# Analytical vs Gradient Descent methods of solving linear regression

The Gradient Descent offers an iterative method to solve linear models. However, there is a traditional and direct way of solving it called as **normal equations**. In normal equations, you build a matrix where each record of observation becomes a row (`m`

rows) and each feature becomes a column. You prefix an additional column to represent the constant (`n+1`

columns).
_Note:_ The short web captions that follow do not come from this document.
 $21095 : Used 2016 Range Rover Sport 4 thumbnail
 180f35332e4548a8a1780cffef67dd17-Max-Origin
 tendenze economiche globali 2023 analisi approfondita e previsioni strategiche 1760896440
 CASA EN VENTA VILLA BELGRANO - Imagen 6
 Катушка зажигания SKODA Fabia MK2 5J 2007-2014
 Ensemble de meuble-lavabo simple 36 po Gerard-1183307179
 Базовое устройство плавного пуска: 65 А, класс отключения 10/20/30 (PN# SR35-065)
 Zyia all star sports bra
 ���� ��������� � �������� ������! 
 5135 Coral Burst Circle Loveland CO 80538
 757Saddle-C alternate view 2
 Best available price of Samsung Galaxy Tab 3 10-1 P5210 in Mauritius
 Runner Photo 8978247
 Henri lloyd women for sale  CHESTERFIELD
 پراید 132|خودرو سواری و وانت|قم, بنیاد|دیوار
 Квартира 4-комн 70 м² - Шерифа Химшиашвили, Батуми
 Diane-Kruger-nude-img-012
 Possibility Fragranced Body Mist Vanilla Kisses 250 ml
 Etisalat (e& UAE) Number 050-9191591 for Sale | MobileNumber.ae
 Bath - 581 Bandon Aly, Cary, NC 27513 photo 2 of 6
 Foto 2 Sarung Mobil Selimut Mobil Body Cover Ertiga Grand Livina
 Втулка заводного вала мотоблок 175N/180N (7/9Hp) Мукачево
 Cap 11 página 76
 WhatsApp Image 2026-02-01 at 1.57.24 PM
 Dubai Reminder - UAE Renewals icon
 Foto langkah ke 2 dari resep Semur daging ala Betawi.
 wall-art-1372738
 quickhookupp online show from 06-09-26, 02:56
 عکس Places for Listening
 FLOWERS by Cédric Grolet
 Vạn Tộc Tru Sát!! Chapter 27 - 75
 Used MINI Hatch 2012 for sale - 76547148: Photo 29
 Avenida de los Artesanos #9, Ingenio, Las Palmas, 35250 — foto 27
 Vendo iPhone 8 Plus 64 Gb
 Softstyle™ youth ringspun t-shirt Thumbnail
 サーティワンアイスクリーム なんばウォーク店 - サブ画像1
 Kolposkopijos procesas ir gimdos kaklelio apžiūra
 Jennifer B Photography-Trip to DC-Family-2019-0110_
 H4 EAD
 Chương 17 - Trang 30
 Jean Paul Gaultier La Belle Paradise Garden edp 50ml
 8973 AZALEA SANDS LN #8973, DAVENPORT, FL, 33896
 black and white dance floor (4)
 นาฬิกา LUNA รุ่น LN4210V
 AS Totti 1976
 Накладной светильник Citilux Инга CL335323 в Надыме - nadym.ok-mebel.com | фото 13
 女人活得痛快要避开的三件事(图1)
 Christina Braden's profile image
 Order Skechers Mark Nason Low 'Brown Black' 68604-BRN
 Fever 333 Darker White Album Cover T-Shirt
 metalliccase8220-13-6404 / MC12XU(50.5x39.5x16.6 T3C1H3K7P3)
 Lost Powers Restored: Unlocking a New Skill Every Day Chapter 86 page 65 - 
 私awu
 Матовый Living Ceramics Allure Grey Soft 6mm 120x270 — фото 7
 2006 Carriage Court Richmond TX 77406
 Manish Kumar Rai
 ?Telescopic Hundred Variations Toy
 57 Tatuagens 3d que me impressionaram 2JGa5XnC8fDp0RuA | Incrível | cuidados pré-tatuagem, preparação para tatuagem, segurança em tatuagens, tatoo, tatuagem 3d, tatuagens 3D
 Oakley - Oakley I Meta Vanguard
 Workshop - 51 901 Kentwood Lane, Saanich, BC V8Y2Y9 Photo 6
This matrix, represented as `X`

is of dimension `m x (n+1)`

. You represent the response variable as a vector `y`

of dimension `m x 1`

.

The formula to calculate the optimal coefficients is given by $\theta = (X^{T}X)^{-1}X^{T}y$. Where $\theta$ is a vector of shape `n+1`

containing $[\theta_{0}, \theta_{1} … \theta_{n}]$.

### Caveats when applying analytical technique¶

- In the analytical, normal equation method, there is no iteration to arrive at optimal $\theta$. You simply calculate it.
- You do not have to scale features. It is ok to have them in their native dimensions.

### Guidelines for choosing between GD and Normal equation¶

- GD needs you to play with $\alpha$ (learning rate), while normal equation does not.
- GD is an iterative process, while normal eq is not.
- GD shines well when you have a
**large number of attributes / features / independent variables**. The order of GD is given by $O(kn^{2})$ for`n`

features. - Normal equation needs to invert a matrix which is an expensive operation. Its time complexity is given by $O(n^{3})$.
- If you have
`>10,000`

independent variables, or if the number of observations / rows is less than number of independent variables (`m < (n+1)`

), then normal equation not produce a matrix that is invertible. You are better off with Gradient Descent regression. - If you have highly correlated features (multi-collinearity) or when you have more features than observations, you might end up with a non-invertible matrix for the normal equation. In these cases, you can choose GD or you can delete some features or regularization techniques if you want to continue with normal equation.
- GD is an approximation technique, while normal equation is a deterministic approach. GD might settle in a local minima and not global minima. Although, for linear regressions, the shape of the loss function is such that there is no local but only a global minima.